> **What you should do**
Copy the data below verbatim, leaving no line out.

> **Records drawn from a dataset**
*** Block opens ***

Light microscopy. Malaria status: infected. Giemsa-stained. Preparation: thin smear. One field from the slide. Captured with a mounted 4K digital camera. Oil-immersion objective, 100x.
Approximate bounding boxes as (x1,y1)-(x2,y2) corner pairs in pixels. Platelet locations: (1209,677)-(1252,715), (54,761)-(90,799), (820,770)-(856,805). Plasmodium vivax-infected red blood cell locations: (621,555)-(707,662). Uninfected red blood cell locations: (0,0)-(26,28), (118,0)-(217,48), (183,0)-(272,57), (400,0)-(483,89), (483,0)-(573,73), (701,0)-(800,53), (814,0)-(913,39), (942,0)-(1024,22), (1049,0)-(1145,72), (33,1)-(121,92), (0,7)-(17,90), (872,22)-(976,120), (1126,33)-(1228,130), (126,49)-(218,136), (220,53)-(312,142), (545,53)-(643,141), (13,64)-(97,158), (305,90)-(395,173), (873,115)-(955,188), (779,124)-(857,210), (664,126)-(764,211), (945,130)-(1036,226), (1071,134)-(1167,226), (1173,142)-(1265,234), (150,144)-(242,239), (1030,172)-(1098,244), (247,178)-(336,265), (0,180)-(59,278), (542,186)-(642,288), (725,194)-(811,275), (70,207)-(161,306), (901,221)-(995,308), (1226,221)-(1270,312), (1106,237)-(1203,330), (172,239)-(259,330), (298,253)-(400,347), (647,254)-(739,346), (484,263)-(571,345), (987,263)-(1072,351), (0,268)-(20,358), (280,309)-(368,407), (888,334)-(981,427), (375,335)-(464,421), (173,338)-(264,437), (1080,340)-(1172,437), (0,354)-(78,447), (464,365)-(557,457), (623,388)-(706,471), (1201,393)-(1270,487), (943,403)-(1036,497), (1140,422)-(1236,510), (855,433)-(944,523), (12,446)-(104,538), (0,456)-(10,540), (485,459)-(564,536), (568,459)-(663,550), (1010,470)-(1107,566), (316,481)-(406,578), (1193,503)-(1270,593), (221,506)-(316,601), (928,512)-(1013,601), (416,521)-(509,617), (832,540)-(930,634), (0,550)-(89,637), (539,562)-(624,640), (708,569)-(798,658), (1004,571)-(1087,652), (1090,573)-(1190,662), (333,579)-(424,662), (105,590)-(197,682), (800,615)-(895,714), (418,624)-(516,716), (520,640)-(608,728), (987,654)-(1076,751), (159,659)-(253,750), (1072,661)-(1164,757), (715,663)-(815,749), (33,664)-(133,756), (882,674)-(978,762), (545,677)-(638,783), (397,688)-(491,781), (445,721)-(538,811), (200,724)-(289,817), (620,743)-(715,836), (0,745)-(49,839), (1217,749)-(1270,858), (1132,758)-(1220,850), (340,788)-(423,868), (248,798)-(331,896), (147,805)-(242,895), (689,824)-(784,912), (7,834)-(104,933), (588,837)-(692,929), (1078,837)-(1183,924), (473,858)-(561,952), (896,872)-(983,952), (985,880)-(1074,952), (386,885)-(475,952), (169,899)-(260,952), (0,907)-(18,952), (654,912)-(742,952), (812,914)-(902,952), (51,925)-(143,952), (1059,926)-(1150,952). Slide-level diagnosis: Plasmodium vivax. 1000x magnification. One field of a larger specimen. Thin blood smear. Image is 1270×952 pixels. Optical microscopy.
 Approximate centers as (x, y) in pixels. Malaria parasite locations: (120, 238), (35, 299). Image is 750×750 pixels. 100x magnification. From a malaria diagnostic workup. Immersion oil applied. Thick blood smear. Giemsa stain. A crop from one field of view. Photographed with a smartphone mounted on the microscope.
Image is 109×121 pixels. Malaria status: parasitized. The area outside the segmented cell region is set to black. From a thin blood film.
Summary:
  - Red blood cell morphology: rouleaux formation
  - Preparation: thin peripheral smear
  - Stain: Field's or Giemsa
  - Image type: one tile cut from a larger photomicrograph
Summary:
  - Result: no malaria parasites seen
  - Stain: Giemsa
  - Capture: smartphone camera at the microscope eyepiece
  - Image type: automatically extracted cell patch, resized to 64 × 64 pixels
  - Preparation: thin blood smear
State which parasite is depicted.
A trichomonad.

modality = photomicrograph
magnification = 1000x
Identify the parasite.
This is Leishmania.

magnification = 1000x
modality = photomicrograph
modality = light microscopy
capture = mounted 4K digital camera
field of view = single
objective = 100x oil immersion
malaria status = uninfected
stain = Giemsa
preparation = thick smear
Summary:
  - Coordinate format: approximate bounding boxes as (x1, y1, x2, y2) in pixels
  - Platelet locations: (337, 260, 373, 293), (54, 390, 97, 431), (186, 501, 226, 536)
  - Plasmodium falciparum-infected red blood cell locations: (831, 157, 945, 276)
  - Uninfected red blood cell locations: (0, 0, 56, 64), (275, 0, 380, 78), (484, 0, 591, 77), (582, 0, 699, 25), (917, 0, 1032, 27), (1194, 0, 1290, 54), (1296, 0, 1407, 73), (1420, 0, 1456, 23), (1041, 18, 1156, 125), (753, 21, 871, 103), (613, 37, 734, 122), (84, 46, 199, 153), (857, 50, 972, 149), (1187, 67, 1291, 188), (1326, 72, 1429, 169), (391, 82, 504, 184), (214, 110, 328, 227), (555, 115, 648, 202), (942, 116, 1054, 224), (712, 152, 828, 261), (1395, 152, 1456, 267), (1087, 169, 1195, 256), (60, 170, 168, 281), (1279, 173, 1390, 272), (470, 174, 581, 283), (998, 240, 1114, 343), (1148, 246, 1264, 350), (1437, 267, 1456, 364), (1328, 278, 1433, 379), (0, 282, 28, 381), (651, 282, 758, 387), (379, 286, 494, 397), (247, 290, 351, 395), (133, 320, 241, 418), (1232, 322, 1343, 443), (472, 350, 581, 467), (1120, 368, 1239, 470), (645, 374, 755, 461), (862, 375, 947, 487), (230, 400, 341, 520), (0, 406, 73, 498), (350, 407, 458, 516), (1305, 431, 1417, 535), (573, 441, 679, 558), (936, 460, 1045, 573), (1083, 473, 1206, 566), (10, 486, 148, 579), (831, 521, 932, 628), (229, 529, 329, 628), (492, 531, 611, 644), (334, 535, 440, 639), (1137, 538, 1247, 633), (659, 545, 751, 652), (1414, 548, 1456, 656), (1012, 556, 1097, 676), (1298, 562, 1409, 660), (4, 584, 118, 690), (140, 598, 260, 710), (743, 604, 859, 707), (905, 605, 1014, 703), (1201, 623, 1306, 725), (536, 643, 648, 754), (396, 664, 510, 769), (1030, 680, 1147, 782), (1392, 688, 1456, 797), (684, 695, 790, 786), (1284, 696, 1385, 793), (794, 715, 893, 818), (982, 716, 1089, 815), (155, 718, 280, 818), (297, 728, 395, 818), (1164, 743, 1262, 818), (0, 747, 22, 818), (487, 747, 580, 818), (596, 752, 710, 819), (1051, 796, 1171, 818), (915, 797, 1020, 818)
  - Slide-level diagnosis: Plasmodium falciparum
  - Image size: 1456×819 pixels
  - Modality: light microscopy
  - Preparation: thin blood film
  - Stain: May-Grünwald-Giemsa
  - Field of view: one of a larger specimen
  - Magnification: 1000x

*** Block closes ***

> **Task response**
Light microscopy. Malaria status: infected. Giemsa-stained. Preparation: thin smear. One field from the slide. Captured with a mounted 4K digital camera. Oil-immersion objective, 100x.
Approximate bounding boxes as (x1,y1)-(x2,y2) corner pairs in pixels. Platelet locations: (1209,677)-(1252,715), (54,761)-(90,799), (820,770)-(856,805). Plasmodium vivax-infected red blood cell locations: (621,555)-(707,662). Uninfected red blood cell locations: (0,0)-(26,28), (118,0)-(217,48), (183,0)-(272,57), (400,0)-(483,89), (483,0)-(573,73), (701,0)-(800,53), (814,0)-(913,39), (942,0)-(1024,22), (1049,0)-(1145,72), (33,1)-(121,92), (0,7)-(17,90), (872,22)-(976,120), (1126,33)-(1228,130), (126,49)-(218,136), (220,53)-(312,142), (545,53)-(643,141), (13,64)-(97,158), (305,90)-(395,173), (873,115)-(955,188), (779,124)-(857,210), (664,126)-(764,211), (945,130)-(1036,226), (1071,134)-(1167,226), (1173,142)-(1265,234), (150,144)-(242,239), (1030,172)-(1098,244), (247,178)-(336,265), (0,180)-(59,278), (542,186)-(642,288), (725,194)-(811,275), (70,207)-(161,306), (901,221)-(995,308), (1226,221)-(1270,312), (1106,237)-(1203,330), (172,239)-(259,330), (298,253)-(400,347), (647,254)-(739,346), (484,263)-(571,345), (987,263)-(1072,351), (0,268)-(20,358), (280,309)-(368,407), (888,334)-(981,427), (375,335)-(464,421), (173,338)-(264,437), (1080,340)-(1172,437), (0,354)-(78,447), (464,365)-(557,457), (623,388)-(706,471), (1201,393)-(1270,487), (943,403)-(1036,497), (1140,422)-(1236,510), (855,433)-(944,523), (12,446)-(104,538), (0,456)-(10,540), (485,459)-(564,536), (568,459)-(663,550), (1010,470)-(1107,566), (316,481)-(406,578), (1193,503)-(1270,593), (221,506)-(316,601), (928,512)-(1013,601), (416,521)-(509,617), (832,540)-(930,634), (0,550)-(89,637), (539,562)-(624,640), (708,569)-(798,658), (1004,571)-(1087,652), (1090,573)-(1190,662), (333,579)-(424,662), (105,590)-(197,682), (800,615)-(895,714), (418,624)-(516,716), (520,640)-(608,728), (987,654)-(1076,751), (159,659)-(253,750), (1072,661)-(1164,757), (715,663)-(815,749), (33,664)-(133,756), (882,674)-(978,762), (545,677)-(638,783), (397,688)-(491,781), (445,721)-(538,811), (200,724)-(289,817), (620,743)-(715,836), (0,745)-(49,839), (1217,749)-(1270,858), (1132,758)-(1220,850), (340,788)-(423,868), (248,798)-(331,896), (147,805)-(242,895), (689,824)-(784,912), (7,834)-(104,933), (588,837)-(692,929), (1078,837)-(1183,924), (473,858)-(561,952), (896,872)-(983,952), (985,880)-(1074,952), (386,885)-(475,952), (169,899)-(260,952), (0,907)-(18,952), (654,912)-(742,952), (812,914)-(902,952), (51,925)-(143,952), (1059,926)-(1150,952). Slide-level diagnosis: Plasmodium vivax. 1000x magnification. One field of a larger specimen. Thin blood smear. Image is 1270×952 pixels. Optical microscopy.
 Approximate centers as (x, y) in pixels. Malaria parasite locations: (120, 238), (35, 299). Image is 750×750 pixels. 100x magnification. From a malaria diagnostic workup. Immersion oil applied. Thick blood smear. Giemsa stain. A crop from one field of view. Photographed with a smartphone mounted on the microscope.
Image is 109×121 pixels. Malaria status: parasitized. The area outside the segmented cell region is set to black. From a thin blood film.
Summary:
  - Red blood cell morphology: rouleaux formation
  - Preparation: thin peripheral smear
  - Stain: Field's or Giemsa
  - Image type: one tile cut from a larger photomicrograph
Summary:
  - Result: no malaria parasites seen
  - Stain: Giemsa
  - Capture: smartphone camera at the microscope eyepiece
  - Image type: automatically extracted cell patch, resized to 64 × 64 pixels
  - Preparation: thin blood smear
State which parasite is depicted.
A trichomonad.

modality = photomicrograph
magnification = 1000x
Identify the parasite.
This is Leishmania.

magnification = 1000x
modality = photomicrograph
modality = light microscopy
capture = mounted 4K digital camera
field of view = single
objective = 100x oil immersion
malaria status = uninfected
stain = Giemsa
preparation = thick smear
Summary:
  - Coordinate format: approximate bounding boxes as (x1, y1, x2, y2) in pixels
  - Platelet locations: (337, 260, 373, 293), (54, 390, 97, 431), (186, 501, 226, 536)
  - Plasmodium falciparum-infected red blood cell locations: (831, 157, 945, 276)
  - Uninfected red blood cell locations: (0, 0, 56, 64), (275, 0, 380, 78), (484, 0, 591, 77), (582, 0, 699, 25), (917, 0, 1032, 27), (1194, 0, 1290, 54), (1296, 0, 1407, 73), (1420, 0, 1456, 23), (1041, 18, 1156, 125), (753, 21, 871, 103), (613, 37, 734, 122), (84, 46, 199, 153), (857, 50, 972, 149), (1187, 67, 1291, 188), (1326, 72, 1429, 169), (391, 82, 504, 184), (214, 110, 328, 227), (555, 115, 648, 202), (942, 116, 1054, 224), (712, 152, 828, 261), (1395, 152, 1456, 267), (1087, 169, 1195, 256), (60, 170, 168, 281), (1279, 173, 1390, 272), (470, 174, 581, 283), (998, 240, 1114, 343), (1148, 246, 1264, 350), (1437, 267, 1456, 364), (1328, 278, 1433, 379), (0, 282, 28, 381), (651, 282, 758, 387), (379, 286, 494, 397), (247, 290, 351, 395), (133, 320, 241, 418), (1232, 322, 1343, 443), (472, 350, 581, 467), (1120, 368, 1239, 470), (645, 374, 755, 461), (862, 375, 947, 487), (230, 400, 341, 520), (0, 406, 73, 498), (350, 407, 458, 516), (1305, 431, 1417, 535), (573, 441, 679, 558), (936, 460, 1045, 573), (1083, 473, 1206, 566), (10, 486, 148, 579), (831, 521, 932, 628), (229, 529, 329, 628), (492, 531, 611, 644), (334, 535, 440, 639), (1137, 538, 1247, 633), (659, 545, 751, 652), (1414, 548, 1456, 656), (1012, 556, 1097, 676), (1298, 562, 1409, 660), (4, 584, 118, 690), (140, 598, 260, 710), (743, 604, 859, 707), (905, 605, 1014, 703), (1201, 623, 1306, 725), (536, 643, 648, 754), (396, 664, 510, 769), (1030, 680, 1147, 782), (1392, 688, 1456, 797), (684, 695, 790, 786), (1284, 696, 1385, 793), (794, 715, 893, 818), (982, 716, 1089, 815), (155, 718, 280, 818), (297, 728, 395, 818), (1164, 743, 1262, 818), (0, 747, 22, 818), (487, 747, 580, 818), (596, 752, 710, 819), (1051, 796, 1171, 818), (915, 797, 1020, 818)
  - Slide-level diagnosis: Plasmodium falciparum
  - Image size: 1456×819 pixels
  - Modality: light microscopy
  - Preparation: thin blood film
  - Stain: May-Grünwald-Giemsa
  - Field of view: one of a larger specimen
  - Magnification: 1000x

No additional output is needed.